Medical Bills and Other Costs
The reason that many people file Invokana lawsuits is to attempt to obtain compensation to recover costs that are related to medical bills. These costs can include surgery, hospitalization, post-operative care, and ongoing medical needs.
On top of this, the compensation can also cover related costs such as travel expenses incurred to see a specialist, lodging near centers where patients received treatment, and expenses that insurance may not cover.
Pain and Suffering
People who have experienced a severe side effect as a result of taking Invokana claim in their lawsuits that they suffered additional pain and suffering beyond what was expected due to the drug, based on the marketing and warning labels that the manufacturer provided.

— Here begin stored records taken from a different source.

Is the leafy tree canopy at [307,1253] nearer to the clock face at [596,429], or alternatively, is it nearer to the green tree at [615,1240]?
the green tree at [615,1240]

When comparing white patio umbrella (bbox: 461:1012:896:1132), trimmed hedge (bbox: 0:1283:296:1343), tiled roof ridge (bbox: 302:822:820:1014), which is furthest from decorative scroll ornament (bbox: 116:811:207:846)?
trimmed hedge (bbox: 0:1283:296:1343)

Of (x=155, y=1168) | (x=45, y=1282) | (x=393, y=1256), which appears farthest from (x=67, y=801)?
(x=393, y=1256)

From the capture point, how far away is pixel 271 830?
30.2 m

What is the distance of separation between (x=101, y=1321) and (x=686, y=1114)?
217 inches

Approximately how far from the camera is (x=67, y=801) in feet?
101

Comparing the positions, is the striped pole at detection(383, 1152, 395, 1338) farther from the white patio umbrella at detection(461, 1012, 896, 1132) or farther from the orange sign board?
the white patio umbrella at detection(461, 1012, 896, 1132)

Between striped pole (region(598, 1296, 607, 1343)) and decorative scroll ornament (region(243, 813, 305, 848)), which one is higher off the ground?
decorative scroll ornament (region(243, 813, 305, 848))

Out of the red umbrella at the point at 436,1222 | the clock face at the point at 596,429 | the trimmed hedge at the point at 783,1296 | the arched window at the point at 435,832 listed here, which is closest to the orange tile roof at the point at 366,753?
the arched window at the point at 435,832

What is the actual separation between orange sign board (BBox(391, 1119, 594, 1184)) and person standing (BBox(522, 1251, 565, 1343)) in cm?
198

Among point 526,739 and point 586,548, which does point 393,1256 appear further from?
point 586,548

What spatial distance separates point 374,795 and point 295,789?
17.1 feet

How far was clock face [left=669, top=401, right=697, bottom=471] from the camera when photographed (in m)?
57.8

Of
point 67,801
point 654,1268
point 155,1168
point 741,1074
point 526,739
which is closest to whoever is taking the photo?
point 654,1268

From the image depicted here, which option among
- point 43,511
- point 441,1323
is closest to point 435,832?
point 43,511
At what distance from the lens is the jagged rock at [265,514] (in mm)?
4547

While the specific suffering might differ from one patient to another – amputation, ketoacidosis, kidney disease, etc. – the common link between them is that those conditions were exacerbated or caused by Invokana.
In addition to physical pain and suffering that Invokana caused, many patients who took the drug have also suffered mentally. For instance, a number of psychological effects can result from amputation, including phantom limb syndrome, post-traumatic stress disorder (PTSD), and depression. All of these mental health conditions would not have been experienced by patients had they not taken Invokana.
In most cases, Invokana amputation lawsuits include claims to recover these costs that victims of injuries caused by the medication would not have needed to pay otherwise.
For those who passed away due to complications caused by Invokana, their families may ask for compensation to cover funeral and burial costs as well as lost income that their loved one might have otherwise earned.
Obtain the Help of a Fantastic Invokana Lawyer
If you or a loved one has received an amputation or suffered another serious complication or side effect as a result of taking Invokana, you may be eligible to file a lawsuit against the drug manufacturer. Discussing your case with a prudent and motivated Invokana lawyer is the best way to learn about your legal rights and gain more information specific to your case.
It is important to have an Invokana lawyer to help you as you will need help in understanding the strength of your case what to expect if you file an Invokana lawsuit. Fighting back against major drug companies like Johnson & Johnson will require the knowledge, skill, and resources that only an experienced legal pro has.
When you have someone who knows how to fight back against the corporation’s highly trained and well-paid lawyers, you get the best chance of receiving the compensation you deserve for complications you experienced as a result of taking Invokana.